### [Instructions for the task]
Lay out the lines from the one containing "How far from the camera does" through the end of the material below, both ends included, as a Markdown table with columns Row and Line. Skip blank lines and number the rows in order.

### [Information provided]
------------------------------------

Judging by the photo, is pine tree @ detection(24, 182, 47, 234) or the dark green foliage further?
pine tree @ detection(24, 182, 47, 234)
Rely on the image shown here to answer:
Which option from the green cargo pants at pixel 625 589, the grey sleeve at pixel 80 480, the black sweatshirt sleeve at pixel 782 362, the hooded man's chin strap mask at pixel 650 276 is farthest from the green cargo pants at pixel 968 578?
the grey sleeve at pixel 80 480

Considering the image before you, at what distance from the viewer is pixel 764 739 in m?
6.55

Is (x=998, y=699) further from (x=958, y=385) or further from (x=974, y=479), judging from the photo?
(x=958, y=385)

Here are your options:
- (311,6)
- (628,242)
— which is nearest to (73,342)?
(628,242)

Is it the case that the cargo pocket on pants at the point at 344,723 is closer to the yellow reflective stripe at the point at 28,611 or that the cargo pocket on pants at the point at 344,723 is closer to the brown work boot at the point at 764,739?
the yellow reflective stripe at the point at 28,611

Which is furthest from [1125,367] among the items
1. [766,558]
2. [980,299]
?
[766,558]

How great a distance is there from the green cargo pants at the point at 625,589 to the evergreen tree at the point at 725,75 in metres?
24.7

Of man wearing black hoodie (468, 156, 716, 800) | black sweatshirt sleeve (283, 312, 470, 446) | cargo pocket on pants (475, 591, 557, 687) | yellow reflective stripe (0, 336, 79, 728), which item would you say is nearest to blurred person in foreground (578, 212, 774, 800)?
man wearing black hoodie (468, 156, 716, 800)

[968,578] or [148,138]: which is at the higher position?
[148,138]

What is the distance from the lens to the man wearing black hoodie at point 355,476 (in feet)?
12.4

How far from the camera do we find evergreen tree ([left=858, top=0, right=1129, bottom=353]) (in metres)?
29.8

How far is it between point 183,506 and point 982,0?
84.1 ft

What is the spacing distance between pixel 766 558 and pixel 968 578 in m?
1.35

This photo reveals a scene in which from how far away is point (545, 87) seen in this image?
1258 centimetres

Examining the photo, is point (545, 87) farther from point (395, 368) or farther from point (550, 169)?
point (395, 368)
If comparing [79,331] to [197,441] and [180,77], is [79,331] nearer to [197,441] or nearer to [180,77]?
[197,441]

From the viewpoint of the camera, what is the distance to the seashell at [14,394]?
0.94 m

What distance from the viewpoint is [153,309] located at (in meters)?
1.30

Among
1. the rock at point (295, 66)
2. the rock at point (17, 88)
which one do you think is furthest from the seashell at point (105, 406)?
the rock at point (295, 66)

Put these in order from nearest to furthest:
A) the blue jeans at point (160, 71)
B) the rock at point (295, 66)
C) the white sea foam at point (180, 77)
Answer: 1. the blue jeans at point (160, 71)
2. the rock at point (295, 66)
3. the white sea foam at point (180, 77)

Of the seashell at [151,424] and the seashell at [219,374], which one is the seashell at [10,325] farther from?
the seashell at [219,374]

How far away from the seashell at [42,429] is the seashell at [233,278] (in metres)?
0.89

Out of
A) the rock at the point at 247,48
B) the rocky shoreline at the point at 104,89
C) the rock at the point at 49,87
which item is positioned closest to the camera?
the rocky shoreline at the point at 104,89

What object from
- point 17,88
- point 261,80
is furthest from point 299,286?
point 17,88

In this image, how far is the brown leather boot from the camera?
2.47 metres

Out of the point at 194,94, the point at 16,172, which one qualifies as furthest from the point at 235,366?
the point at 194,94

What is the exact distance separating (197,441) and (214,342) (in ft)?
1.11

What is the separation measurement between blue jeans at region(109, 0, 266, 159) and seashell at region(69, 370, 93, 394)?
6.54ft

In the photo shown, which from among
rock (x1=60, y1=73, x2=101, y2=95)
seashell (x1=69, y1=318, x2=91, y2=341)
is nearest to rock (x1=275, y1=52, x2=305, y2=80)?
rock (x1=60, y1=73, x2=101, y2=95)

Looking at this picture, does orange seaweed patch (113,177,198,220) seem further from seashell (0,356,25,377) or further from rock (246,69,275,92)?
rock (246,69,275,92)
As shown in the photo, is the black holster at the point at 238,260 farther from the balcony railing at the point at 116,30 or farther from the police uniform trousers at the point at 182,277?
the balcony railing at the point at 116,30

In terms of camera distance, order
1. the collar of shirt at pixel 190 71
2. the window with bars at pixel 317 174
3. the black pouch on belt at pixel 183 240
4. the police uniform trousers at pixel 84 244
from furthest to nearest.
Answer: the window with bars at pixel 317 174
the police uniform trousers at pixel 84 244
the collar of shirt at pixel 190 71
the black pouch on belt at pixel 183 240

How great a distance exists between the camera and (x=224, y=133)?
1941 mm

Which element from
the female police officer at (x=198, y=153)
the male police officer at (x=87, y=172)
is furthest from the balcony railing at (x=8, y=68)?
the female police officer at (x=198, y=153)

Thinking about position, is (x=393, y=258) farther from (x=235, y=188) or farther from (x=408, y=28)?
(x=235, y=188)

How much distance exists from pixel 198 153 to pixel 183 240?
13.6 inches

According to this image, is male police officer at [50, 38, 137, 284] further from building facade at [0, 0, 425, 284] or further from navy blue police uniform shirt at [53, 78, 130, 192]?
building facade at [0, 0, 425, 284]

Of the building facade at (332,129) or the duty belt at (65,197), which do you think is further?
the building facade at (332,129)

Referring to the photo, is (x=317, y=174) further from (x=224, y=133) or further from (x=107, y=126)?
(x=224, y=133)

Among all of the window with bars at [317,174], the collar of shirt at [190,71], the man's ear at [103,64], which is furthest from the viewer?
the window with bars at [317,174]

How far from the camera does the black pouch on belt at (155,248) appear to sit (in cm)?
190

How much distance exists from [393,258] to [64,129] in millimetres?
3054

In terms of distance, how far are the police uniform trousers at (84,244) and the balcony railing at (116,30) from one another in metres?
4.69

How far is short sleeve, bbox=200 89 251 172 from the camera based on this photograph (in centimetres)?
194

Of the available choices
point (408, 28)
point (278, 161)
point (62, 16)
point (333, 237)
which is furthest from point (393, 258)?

------------------------------------

### [Solution]
| Row | Line |
|---|---|
| 1 | How far from the camera does the black pouch on belt at (155,248) appear to sit (in cm)? |
| 2 | 190 |
| 3 | How much distance exists from [393,258] to [64,129] in millimetres? |
| 4 | 3054 |
| 5 | In terms of distance, how far are the police uniform trousers at (84,244) and the balcony railing at (116,30) from one another in metres? |
| 6 | 4.69 |
| 7 | How far is short sleeve, bbox=200 89 251 172 from the camera based on this photograph (in centimetres)? |
| 8 | 194 |
| 9 | Of the available choices |
| 10 | point (408, 28) |
| 11 | point (278, 161) |
| 12 | point (62, 16) |
| 13 | point (333, 237) |
| 14 | which is furthest from point (393, 258)? |